When we stood powerless before death we had a kind of innocence. Now death seems to be far more contained, striking not children and spouses in their homes but the elderly in hospitals and hospices, and so we are all the less prepared to deal with it when it comes, as it surely must. That innocence is gone. Before we didn’t have to choose. Now—collectively and often individually—we do.
I feel like I need to say it again, and so I will one more time: I do not want to turn back the clock. I do not want to live in a world where having four children means probably having to watch at least one of them die in my arms. I want to live in a world where we can cure diseases and heal the sick. I thank God daily that my children are healthy and safe.
But this is a world that presents new and strange challenges. Elder Richards knew the pain of burying his own children, and this cemented in him a conviction of the importance of family relationships and the reality of life after death. He paid a high, high price for these blessings, one no parent would willingly pay.

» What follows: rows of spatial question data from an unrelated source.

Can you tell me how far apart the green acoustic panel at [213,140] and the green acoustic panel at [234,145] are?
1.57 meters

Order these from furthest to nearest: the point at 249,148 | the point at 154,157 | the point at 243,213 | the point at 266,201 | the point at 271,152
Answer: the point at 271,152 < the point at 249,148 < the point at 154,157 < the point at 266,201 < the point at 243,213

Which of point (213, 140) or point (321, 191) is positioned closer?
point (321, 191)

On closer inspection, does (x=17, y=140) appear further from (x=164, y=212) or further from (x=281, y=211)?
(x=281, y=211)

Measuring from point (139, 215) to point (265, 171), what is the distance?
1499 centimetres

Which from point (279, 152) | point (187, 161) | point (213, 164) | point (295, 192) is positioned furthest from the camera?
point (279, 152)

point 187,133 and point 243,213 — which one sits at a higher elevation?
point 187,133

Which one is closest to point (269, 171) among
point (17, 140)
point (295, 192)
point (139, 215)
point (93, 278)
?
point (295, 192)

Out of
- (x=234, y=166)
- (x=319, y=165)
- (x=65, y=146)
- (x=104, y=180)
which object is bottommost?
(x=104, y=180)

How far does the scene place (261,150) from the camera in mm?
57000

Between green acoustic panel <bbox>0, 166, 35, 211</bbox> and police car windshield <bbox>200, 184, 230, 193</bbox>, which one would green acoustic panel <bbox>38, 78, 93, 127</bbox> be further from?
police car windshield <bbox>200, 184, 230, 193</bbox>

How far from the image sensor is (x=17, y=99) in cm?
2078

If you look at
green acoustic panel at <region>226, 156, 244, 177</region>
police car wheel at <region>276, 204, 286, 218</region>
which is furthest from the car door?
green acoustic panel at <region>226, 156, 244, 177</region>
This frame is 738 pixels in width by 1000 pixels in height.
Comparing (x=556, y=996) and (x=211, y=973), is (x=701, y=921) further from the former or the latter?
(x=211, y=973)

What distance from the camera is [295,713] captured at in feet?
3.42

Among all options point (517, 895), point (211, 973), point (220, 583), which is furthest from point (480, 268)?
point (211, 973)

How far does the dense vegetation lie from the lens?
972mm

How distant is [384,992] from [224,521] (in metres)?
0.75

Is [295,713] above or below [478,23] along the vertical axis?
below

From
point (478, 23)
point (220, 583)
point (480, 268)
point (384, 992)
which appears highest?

The questions we have to ask are these: How are we going to acquire the wisdom and understanding to shoulder the responsibilities of technologically sophisticated modern medicine? How do we hold onto a fundamental understanding of the vital importance of family relationships in a world where—because death is so are—we so seldom have to learn through the painfully direct method of heartbreaking loss? How do we find the kind of life-sustaining, bedrock faith of Elder Richards without paying that staggeringly high cost?
I don’t know.
But I do believe that the best place to start is by understanding and cherishing the words and experiences of those who have paid that price before us, and then left bequeathed their words and testimonies to us who follow.